A little bit of JS (copyright: chatgpt):

// one formatter you can re-use for every call (change "en" to the user’s locale)
const rtf = new Intl.RelativeTimeFormat("en", { numeric: "auto" });

function timeAgo(date, opts = {}) {
  const now = opts.now ?? Date.now();            // for testing / freeze-time
  const diff = date - now;                       // milliseconds (±)

  /** ordered from largest to smallest to keep the result human-friendly */
  const TABLE = [
    ["year",   1000 * 60 * 60 * 24 * 365],
    ["month",  1000 * 60 * 60 * 24 * 30],        // ≈ 30d  (good enough)
    ["week",   1000 * 60 * 60 * 24 * 7],
    ["day",    1000 * 60 * 60 * 24],
    ["hour",   1000 * 60 * 60],
    ["minute", 1000 * 60],
    ["second", 1000],
  ];

  for (const [unit, ms] of TABLE) {
    const value = diff / ms;
    if (Math.abs(value) >= 1)
      return rtf.format(Math.round(value), unit);
  }
  return rtf.format(0, "second");                // < 1 s difference
}

// ─── usage ──────────────────────────────────────────────────────────────
console.log(timeAgo(Date.now() - 4 * 60 * 60_000));  // "4 hours ago"
console.log(timeAgo(Date.now() + 3 * 24 * 60 * 60_000)); // "in 3 days"
console.log(timeAgo(Date.now() - 5 * 30 * 24 * 60 * 60_000)); // "5 months ago"

I would write the datetime to the data attribute and then write a bit of JS that replaces the text of all elements that have [data-relative-datetime] set.

I mean yeah you can do this using liveview but this feels like something where I should use the built in browser translation stuff, write a bit of JS and then never worry about it again.

1 Like

“never worry about it again” is the opposite of my (limited) experience working with even simple date-time stuff in JS.

I think your code would have issues in reality. Date.now will use the browser’s timezone, with no regard for whatever the user’s timezone is in the app. So you would have to make certain that the date passed to timeAgo is converted to the browser’s timezone.

I am certain it could be solved with JS. Personally, I am a lot more comfortable doing date-time manipulation in Elixir.

2 Likes

If you pass UTC time then a relative time string is “always” the same? I mean yh you can get some inaccuracy when you write “5 days ago” when it should have been “4 days and 21 hours ago” but if you use relative time then… does that matter?

You do you but I wouldn’t do this over the socket. If you have a list view with 100 items, every item has 2 columns with relative time you might spam a lot of messages.

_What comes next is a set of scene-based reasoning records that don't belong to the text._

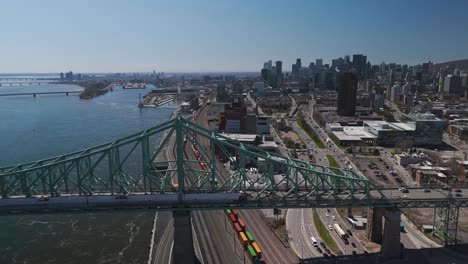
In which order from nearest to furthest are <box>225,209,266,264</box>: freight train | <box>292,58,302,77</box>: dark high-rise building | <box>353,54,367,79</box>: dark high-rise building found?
<box>225,209,266,264</box>: freight train → <box>353,54,367,79</box>: dark high-rise building → <box>292,58,302,77</box>: dark high-rise building

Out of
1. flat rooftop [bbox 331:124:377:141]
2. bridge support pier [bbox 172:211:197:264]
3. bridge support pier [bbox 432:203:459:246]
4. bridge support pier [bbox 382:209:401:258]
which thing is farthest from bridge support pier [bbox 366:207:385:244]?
flat rooftop [bbox 331:124:377:141]

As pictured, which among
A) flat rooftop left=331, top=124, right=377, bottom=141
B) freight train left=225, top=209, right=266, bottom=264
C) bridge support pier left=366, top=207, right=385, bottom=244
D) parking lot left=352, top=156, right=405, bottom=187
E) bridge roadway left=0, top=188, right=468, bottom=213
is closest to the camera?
freight train left=225, top=209, right=266, bottom=264

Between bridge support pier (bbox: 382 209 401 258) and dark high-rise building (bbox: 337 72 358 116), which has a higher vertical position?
dark high-rise building (bbox: 337 72 358 116)

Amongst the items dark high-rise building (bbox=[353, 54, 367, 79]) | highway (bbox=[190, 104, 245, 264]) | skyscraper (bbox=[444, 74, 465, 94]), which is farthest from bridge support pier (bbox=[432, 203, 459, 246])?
dark high-rise building (bbox=[353, 54, 367, 79])

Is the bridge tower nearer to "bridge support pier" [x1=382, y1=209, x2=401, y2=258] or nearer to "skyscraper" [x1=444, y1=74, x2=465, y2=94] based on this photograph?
"bridge support pier" [x1=382, y1=209, x2=401, y2=258]

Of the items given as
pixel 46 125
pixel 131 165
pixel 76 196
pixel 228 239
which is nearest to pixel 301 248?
pixel 228 239

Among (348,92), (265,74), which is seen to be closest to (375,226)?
(348,92)

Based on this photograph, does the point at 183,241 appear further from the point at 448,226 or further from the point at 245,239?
the point at 448,226

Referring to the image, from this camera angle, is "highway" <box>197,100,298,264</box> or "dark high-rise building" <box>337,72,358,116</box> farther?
"dark high-rise building" <box>337,72,358,116</box>

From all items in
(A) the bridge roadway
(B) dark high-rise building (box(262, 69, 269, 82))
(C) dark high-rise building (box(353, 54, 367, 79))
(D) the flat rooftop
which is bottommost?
(D) the flat rooftop
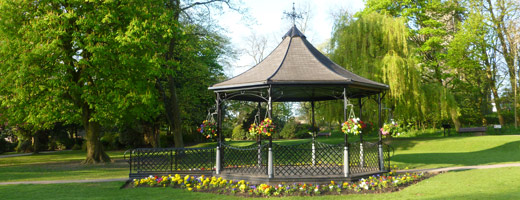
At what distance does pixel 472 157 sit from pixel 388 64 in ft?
23.1

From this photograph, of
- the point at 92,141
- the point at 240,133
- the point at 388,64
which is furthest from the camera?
the point at 240,133

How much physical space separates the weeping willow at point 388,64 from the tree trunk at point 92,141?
14.8 meters

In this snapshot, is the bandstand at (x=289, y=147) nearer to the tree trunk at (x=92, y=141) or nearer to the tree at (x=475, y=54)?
the tree trunk at (x=92, y=141)

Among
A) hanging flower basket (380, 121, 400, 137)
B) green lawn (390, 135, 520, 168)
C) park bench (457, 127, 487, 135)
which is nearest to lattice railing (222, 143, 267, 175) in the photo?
hanging flower basket (380, 121, 400, 137)

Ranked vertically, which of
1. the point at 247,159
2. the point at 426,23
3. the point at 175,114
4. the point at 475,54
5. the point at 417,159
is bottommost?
the point at 417,159

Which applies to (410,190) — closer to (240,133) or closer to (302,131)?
(302,131)

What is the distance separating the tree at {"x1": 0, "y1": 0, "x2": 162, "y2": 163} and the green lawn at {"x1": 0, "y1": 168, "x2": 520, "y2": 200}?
6711 mm

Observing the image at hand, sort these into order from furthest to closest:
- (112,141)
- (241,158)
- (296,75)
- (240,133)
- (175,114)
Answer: (240,133) < (112,141) < (175,114) < (241,158) < (296,75)

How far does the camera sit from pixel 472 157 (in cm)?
1959

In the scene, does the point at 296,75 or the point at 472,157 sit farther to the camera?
the point at 472,157

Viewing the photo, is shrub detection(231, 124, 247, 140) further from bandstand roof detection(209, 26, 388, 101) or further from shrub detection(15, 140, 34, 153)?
bandstand roof detection(209, 26, 388, 101)

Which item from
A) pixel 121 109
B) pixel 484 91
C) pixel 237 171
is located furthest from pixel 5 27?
pixel 484 91

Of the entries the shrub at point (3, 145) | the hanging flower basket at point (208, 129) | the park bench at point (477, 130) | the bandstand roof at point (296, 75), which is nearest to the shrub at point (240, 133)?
the park bench at point (477, 130)

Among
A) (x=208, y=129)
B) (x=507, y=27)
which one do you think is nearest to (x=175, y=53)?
(x=208, y=129)
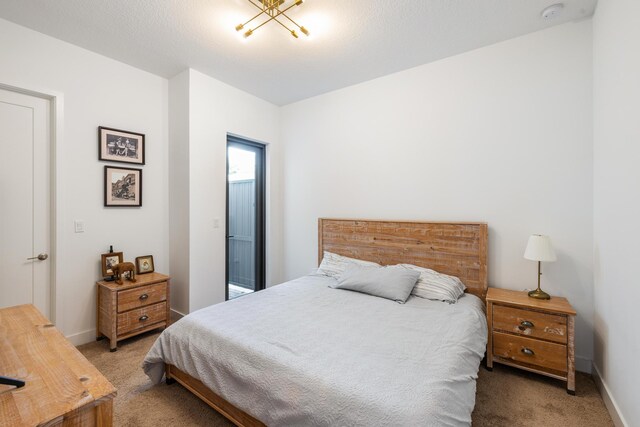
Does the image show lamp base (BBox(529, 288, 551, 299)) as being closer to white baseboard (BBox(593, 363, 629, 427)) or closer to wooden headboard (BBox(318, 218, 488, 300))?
wooden headboard (BBox(318, 218, 488, 300))

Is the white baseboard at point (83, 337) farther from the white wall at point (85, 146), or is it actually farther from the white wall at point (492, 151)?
the white wall at point (492, 151)

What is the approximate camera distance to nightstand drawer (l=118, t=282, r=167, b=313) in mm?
2643

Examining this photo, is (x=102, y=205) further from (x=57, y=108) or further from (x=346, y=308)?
(x=346, y=308)

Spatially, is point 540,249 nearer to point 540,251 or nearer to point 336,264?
point 540,251

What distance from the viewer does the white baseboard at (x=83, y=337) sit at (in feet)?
8.78

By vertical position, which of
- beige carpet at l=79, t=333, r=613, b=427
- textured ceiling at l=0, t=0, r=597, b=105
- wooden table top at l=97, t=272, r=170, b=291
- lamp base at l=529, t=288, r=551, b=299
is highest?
textured ceiling at l=0, t=0, r=597, b=105

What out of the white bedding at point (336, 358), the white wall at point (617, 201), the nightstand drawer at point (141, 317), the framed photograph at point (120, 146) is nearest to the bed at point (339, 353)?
the white bedding at point (336, 358)

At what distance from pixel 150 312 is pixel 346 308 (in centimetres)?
195

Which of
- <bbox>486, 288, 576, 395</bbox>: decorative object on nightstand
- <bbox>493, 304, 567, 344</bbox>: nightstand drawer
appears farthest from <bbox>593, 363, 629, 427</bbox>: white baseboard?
<bbox>493, 304, 567, 344</bbox>: nightstand drawer

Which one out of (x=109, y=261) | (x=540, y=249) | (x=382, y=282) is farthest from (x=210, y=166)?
(x=540, y=249)

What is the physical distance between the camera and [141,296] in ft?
9.06

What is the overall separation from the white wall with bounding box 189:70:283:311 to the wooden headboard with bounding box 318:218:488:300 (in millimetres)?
1242

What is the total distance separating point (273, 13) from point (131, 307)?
2798mm

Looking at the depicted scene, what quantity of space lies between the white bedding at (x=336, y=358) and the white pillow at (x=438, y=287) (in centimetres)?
8
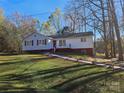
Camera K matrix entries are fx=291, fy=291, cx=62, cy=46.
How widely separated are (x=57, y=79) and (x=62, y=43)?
30.1 metres

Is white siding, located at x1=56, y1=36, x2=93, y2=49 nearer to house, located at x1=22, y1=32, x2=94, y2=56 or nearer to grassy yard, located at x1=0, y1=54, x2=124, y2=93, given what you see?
house, located at x1=22, y1=32, x2=94, y2=56

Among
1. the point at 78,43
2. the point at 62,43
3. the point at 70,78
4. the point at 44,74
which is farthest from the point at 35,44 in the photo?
the point at 70,78

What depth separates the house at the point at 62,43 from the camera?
5453 cm

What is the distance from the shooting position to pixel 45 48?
5706cm

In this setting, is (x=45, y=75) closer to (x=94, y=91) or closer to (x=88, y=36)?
(x=94, y=91)

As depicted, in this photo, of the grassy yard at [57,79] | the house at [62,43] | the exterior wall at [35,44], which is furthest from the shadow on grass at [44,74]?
the exterior wall at [35,44]

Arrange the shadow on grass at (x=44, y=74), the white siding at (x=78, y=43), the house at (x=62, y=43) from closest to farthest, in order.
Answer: the shadow on grass at (x=44, y=74)
the white siding at (x=78, y=43)
the house at (x=62, y=43)

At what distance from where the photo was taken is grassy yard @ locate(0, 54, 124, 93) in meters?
22.5

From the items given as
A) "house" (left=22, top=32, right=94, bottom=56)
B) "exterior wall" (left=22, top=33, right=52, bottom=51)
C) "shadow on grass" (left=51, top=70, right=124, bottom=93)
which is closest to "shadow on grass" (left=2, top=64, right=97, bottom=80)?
"shadow on grass" (left=51, top=70, right=124, bottom=93)

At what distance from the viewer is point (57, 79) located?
26781mm

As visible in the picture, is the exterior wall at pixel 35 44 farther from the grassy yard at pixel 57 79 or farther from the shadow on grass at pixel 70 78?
the shadow on grass at pixel 70 78

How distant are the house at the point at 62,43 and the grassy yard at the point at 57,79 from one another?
1907 cm

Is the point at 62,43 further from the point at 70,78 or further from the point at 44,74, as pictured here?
the point at 70,78

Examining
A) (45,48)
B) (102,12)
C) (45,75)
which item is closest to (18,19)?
(45,48)
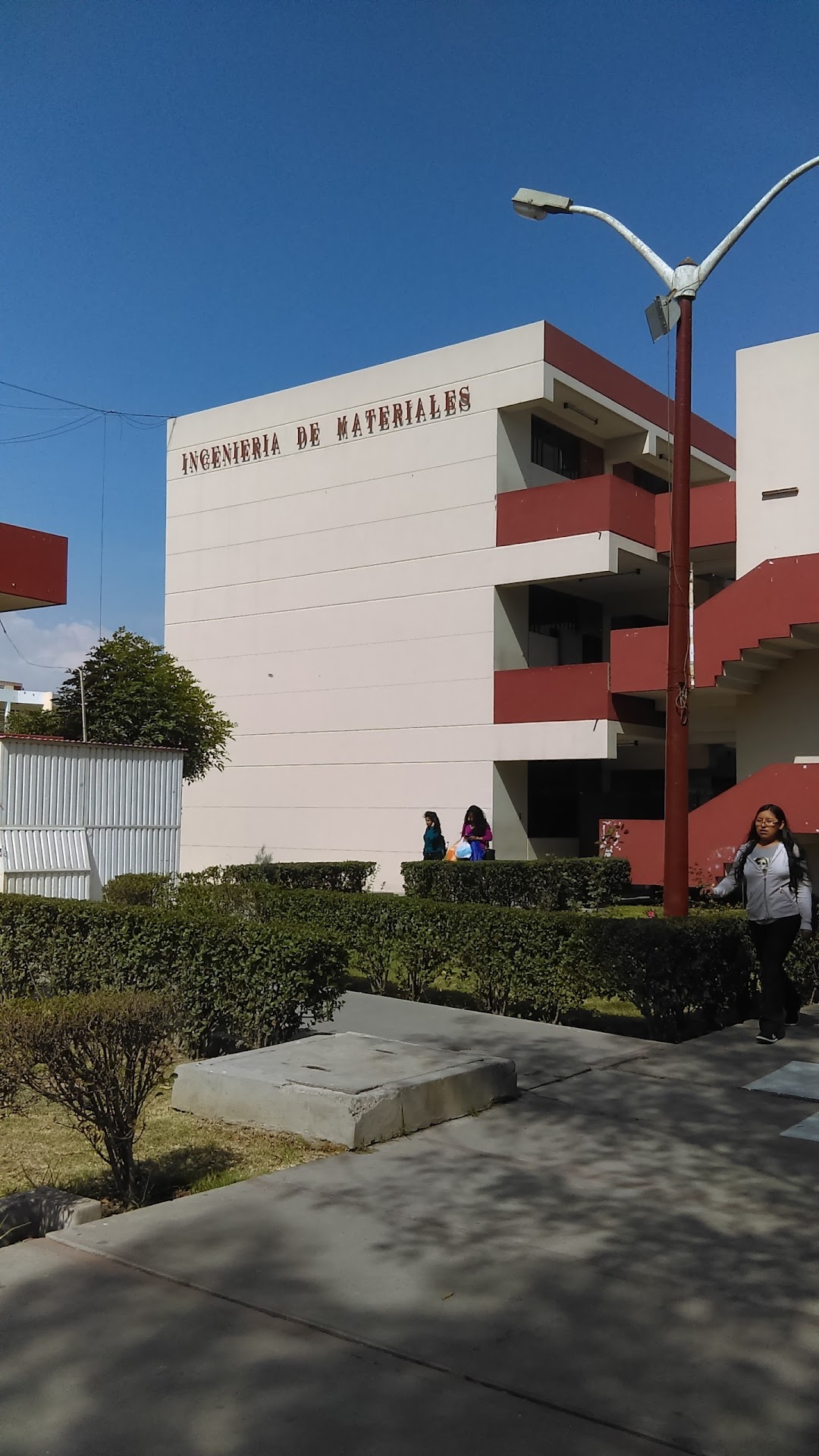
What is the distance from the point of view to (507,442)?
78.7 ft

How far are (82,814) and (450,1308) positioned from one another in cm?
1154

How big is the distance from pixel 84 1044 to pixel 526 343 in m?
20.2

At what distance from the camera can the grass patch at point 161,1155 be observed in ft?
18.7

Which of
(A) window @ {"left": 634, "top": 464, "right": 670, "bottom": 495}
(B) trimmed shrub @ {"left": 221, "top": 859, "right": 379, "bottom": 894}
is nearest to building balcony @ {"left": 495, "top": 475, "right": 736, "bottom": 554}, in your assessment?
(A) window @ {"left": 634, "top": 464, "right": 670, "bottom": 495}

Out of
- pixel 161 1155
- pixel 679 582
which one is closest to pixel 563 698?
pixel 679 582

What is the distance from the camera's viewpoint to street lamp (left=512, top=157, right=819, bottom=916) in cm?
1085

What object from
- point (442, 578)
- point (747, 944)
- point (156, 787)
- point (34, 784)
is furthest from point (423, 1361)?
point (442, 578)

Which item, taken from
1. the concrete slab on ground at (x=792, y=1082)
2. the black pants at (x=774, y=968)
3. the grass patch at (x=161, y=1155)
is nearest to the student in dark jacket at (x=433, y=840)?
the black pants at (x=774, y=968)

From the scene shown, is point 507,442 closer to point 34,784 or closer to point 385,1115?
A: point 34,784

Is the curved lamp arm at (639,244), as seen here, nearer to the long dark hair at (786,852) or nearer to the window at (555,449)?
the long dark hair at (786,852)

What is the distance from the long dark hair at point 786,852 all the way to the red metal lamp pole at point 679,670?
1196 mm

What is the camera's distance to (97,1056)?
5504 mm

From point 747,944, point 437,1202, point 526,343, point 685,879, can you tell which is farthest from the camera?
point 526,343

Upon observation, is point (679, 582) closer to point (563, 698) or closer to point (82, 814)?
point (82, 814)
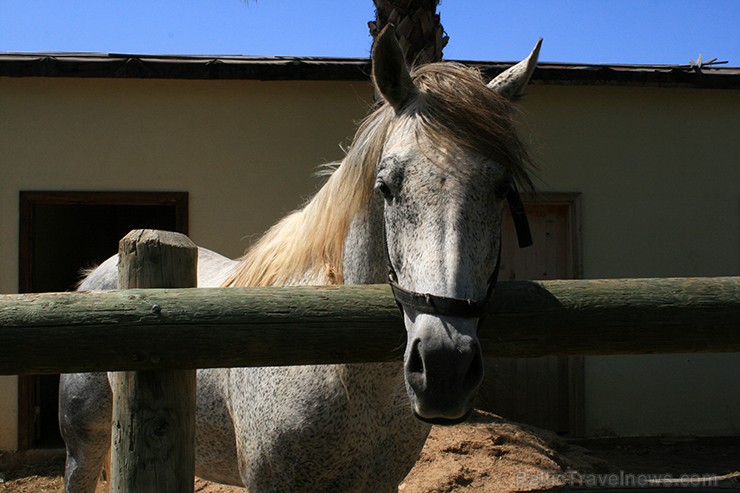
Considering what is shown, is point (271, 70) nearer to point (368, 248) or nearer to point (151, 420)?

Of course thats totally doable but it wouldn’t be my preference I think.

1 Like

You’re right that with 100 items with recent timestamps, there will be possibly 100 websocket messages per second. LiveView is pretty good at this exact thing but I understand why you would prefer to do it in just JS.

If you write an example that uses JS, please share it here. I imagine other people share your preference and it could be a starting point for other people to then improve on it. I am not egoically attached to my implementation. My main motivating factor is fear of working with date-time in JS.

re: the “4 days and 21 hours ago” vs “5 days”. You’re right this is probably not that bad. But it would be really bad if it was supposed to say “2 minutes ago” (past) and it actually said “in 8 hours” (future), which is the kind of timezone problem I don’t like debugging in JS.